Mr. Harshad Katkar & Mr. Nilesh Ghuge, Institutional Research Analyst, HDFC Securities.
A sharp increase in domestic gas supply growth, from no growth over FY17-FY20 to a 12% CAGR over FY21-FY24E, and the uneven impact of COVID-19 on various gas consumers should shuffle the deck in the gas utilities sector. Coupled with global excess supply (over demand) keeping LNG prices competitive, this should benefit Indian gas utilities. We expect supply and (low) price led 9.8% CAGR in Indian natural gas demand over FY21-24E to drive earnings growth of 42-45% (FY21-FY23E) as well as stock price upside potential of over 19-27% for our top picks GAIL, GSPL, and Petronet LNG. Rising capacity utilisation should drive growth for these stocks, which currently trade at compelling valuations. On FY22E, GAIL, GSPL and PLNG are trading at a PER of 6.4-11.9x, a 17-39% discount to their five-year average. By FY22E, operating cash flows should improve by up to 21% YoY, and FCF yield should increase up to 1,020bps YoY for these three companies.
Strong earnings growth, improving RoEs and FCF: Improved asset utilisation over FY21-FY23E should drive earnings growth of 42-45% for our top picks GAIL (India) Limited (GAIL), Gujarat State Petronet Limited (GSPL) and Petronet LNG (PLNG). From FY21E to FY23E, free cash flow (FCF) should improve by INR 37bn for GAIL to INR 27bn, 2x for GSPL to INR 15bn and 4% for PLNG to INR 32bn. By FY23E, return on equity (RoE) should rise by up to 606bps (29% of FY21) against 13-132% over FY17-20.
Domestic gas supply to rise by 12% CAGR over FY21-24E, the highest increase since FY10: We estimate domestic gas supply to increase by 40% or 32mmscmd over FY21-24E, similar to FY09-11. Over FY09-11, domestic gas supply increased by 59% or 53mmscmd. Over Apr-09 to Mar-10, gas transmission company stocks appreciated by 65-123% (EPS by 19-247% YoY in FY10) and city gas company stocks by 36-100% (EPS by 19-26%YoY in FY10), driven by the expected benefit of rising gas supply and demand.

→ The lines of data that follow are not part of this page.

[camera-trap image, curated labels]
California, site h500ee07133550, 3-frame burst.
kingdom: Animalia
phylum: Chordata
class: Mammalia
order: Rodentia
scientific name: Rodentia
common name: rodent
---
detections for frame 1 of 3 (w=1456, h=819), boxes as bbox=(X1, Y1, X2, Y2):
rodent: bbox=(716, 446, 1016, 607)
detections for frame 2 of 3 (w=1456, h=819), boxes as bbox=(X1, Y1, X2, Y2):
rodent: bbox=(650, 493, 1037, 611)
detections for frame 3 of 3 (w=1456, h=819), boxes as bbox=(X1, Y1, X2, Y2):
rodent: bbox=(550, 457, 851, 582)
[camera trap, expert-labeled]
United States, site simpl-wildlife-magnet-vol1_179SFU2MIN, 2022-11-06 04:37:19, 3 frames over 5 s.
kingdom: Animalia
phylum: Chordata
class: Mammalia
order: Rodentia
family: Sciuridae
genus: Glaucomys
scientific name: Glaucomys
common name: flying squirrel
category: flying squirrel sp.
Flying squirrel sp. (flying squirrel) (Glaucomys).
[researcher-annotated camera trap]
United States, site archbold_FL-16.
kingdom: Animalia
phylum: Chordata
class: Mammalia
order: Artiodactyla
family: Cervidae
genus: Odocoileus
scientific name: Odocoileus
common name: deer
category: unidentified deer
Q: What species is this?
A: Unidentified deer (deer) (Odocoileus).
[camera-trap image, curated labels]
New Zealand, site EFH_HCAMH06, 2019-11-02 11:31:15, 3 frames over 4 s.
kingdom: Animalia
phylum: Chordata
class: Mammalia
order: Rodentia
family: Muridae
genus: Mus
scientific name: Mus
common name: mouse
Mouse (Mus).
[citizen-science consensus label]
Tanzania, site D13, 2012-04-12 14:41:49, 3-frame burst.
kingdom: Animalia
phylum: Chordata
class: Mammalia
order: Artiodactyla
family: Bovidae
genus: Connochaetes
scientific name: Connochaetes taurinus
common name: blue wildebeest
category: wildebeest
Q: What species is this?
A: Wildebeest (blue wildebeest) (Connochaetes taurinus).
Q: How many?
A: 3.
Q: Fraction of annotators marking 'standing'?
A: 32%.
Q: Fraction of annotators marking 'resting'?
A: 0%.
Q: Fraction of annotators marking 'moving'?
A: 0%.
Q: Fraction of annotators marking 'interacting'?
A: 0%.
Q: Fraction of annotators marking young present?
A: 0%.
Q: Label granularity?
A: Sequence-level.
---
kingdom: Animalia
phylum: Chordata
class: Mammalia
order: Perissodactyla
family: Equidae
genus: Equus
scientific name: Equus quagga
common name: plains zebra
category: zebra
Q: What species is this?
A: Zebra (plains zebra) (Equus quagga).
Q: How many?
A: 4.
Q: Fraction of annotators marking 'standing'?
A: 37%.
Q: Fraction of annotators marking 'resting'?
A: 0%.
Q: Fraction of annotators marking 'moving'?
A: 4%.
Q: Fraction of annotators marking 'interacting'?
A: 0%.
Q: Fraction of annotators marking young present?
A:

Low price, pipeline infrastructure expansion to ensure robust gas demand: Commissioning of long-distance gas pipelines, rising penetration of the city gas network post the 10th round of auctions in Nov-2018 and low gas price (Domestic and LNG prices are at their 10-year low) should drive 10% CAGR in Indian gas demand to 209mmscmd over FY21-24E after a decline by 1% CAGR over the past eight years (FY12-20).
Low prices should ensure strong domestic demand for LNG: Low LNG price, at less than 10% of oil price in a benign oil price environment, should ensure strong domestic demand from industrial sectors (power, petrochemicals, etc.). We estimate an incremental demand of 5.3mmtpa over FY21-FY23E, a CAGR of 10%. LNG price should continue to stay on the lower side due to excess LNG liquefaction capacity (39mmtpa over CY20-22) at a time of demand reduction due to COVID-19.
COVID-19 impact: After falling by 6% MoM to 130mmscmd in April 2020, gas consumption in India has bounced back 21% MoM to 157mmscmd in May 2020. Low LNG price and recovery in industrial activity have seen Industrial consumption recover from 126mmscmd in April 2020 to 151mmscmd in May 2020.